What You Need To Know

  • Venice Family Clinic was the first clinic in Los Angeles to send health care workers to aid people experiencing homelessness, starting in 1985

  • Nine street medicine teams provide health care, resources, and other services for patients throughout West Los Angeles

  • The teams now utilize a mobile clinic that can draw blood and test samples, provide vaccinations, and possibly distribute the COVID-19 vaccine in the future

  • Inside, the mobile clinic resembles a micro doctor's office with patient and doctor seating, medical supplies, and a medical nurse

The patients King cares for often have a mental illness, a substance dependency, or a major medical illness. As he heads out into the area, King is seeing a growing need for care but is often limited by the supplies he can carry in his medical bag, which typically include a stethoscope and a first aid kit, among other items.

“There is absolutely more of a need, and it’s not necessarily due to the pandemic. It’s due to all the other reasons all the other risks of being homeless. All the exposure, the stress, the exposure to trauma.”

After seeing the increased need for care and the challenges of getting patients into a health care facility, the Venice Family Clinic, a nonprofit community health center, rolled out its very first mobile clinic van for its nine street medicine teams throughout West Los Angeles. 

Inside, it looks like a micro doctor’s office with the ability to collect blood samples, lab tests, and provide vaccinations, including a COVID-19 vaccine in the near future. 

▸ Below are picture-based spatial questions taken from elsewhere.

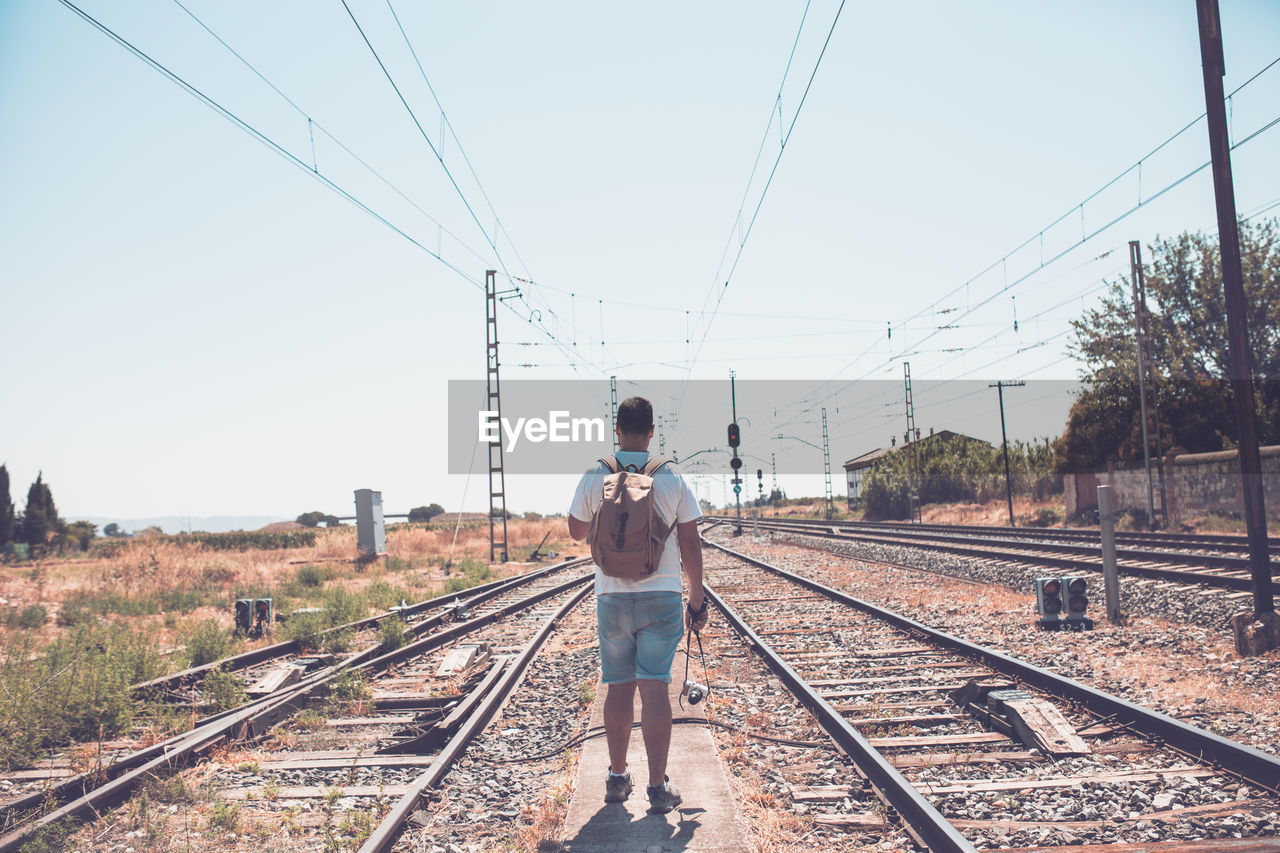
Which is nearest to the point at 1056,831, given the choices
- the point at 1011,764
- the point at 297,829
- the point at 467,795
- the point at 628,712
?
the point at 1011,764

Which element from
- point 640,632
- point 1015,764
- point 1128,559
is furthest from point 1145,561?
point 640,632

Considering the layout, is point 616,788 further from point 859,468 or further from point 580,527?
point 859,468

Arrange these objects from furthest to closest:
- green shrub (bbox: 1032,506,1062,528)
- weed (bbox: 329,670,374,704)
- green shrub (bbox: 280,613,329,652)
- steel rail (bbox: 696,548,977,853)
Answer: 1. green shrub (bbox: 1032,506,1062,528)
2. green shrub (bbox: 280,613,329,652)
3. weed (bbox: 329,670,374,704)
4. steel rail (bbox: 696,548,977,853)

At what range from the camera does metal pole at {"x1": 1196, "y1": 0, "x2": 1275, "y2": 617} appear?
30.7ft

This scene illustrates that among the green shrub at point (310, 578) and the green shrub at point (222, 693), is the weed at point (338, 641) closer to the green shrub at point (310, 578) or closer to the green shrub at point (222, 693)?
the green shrub at point (222, 693)

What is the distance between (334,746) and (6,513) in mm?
67480

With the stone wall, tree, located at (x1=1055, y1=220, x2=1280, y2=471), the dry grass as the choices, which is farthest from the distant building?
the dry grass

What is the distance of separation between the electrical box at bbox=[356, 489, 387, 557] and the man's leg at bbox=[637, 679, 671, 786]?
2588 cm

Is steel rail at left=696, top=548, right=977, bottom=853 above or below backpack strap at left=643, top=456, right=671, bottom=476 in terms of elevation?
below

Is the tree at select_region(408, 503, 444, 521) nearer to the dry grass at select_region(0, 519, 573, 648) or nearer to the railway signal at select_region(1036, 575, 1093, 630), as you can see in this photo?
the dry grass at select_region(0, 519, 573, 648)

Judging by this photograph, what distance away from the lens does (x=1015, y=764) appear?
511 cm

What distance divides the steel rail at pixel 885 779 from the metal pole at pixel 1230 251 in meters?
5.77

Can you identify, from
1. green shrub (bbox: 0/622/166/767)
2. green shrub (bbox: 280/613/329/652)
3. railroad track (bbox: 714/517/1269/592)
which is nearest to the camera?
green shrub (bbox: 0/622/166/767)

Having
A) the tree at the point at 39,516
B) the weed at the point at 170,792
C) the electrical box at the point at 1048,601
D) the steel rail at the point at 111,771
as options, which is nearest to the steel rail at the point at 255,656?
the steel rail at the point at 111,771
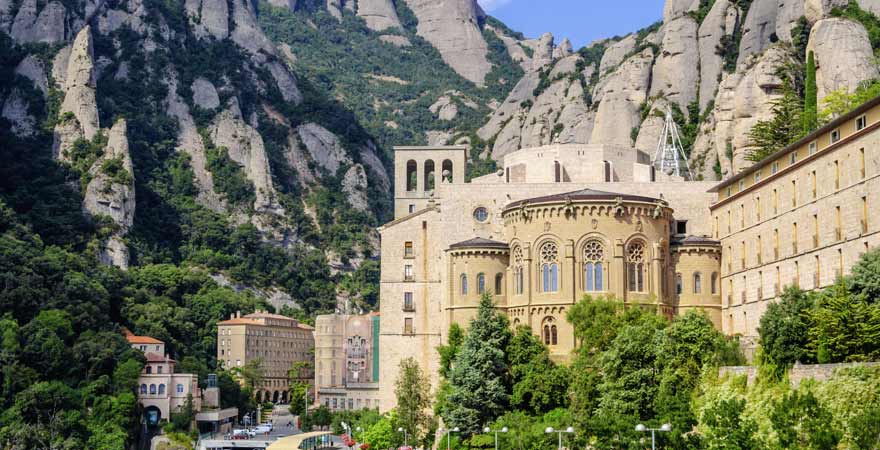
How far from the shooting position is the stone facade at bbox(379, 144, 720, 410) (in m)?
80.7

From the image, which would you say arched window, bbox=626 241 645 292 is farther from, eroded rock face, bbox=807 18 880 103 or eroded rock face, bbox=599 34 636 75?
eroded rock face, bbox=599 34 636 75

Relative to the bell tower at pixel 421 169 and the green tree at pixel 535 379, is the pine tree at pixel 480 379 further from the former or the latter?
the bell tower at pixel 421 169

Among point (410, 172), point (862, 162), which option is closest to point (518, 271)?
point (862, 162)

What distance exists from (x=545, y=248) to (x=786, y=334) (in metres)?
27.6

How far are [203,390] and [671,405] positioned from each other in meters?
104

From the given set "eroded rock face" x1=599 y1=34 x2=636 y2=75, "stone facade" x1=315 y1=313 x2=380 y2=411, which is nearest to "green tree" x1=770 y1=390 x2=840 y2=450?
"eroded rock face" x1=599 y1=34 x2=636 y2=75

Through the care Scott Carl Davis began receiving from King more than one year ago, he was able to find care for his knee pain and ultimately gained supportive housing. Davis said he wouldn’t have trusted any other doctor to provide care because of health insurance complications in the past.

“The shot for the knee? That’s a big helper because you need to walk out here,” Davis said.

“Scott, we actually met you after you had been assaulted,” King responded to Davis. 

“Oh, when I got my face bummed up?” Davis said. “Yeah, you asked me to come in, and I didn’t come in.”

Davis’ reluctance to receive care at first is common among patients without housing. It’s also the main reason why King has made it his mission to continue practicing street medicine to reach patients where they are. 

“Many people make it into their own private pharmacy. Many people make it into their own health care organizations. But, there are a lot of people left out in the cold, and that is our job as a community clinic to find those gaps and those disparities and meet that need,” King said.

While King’s team is happy to see patients like Davis receive care and services they need, they said they also know there’s more work to be done to get health care to those who might need it most.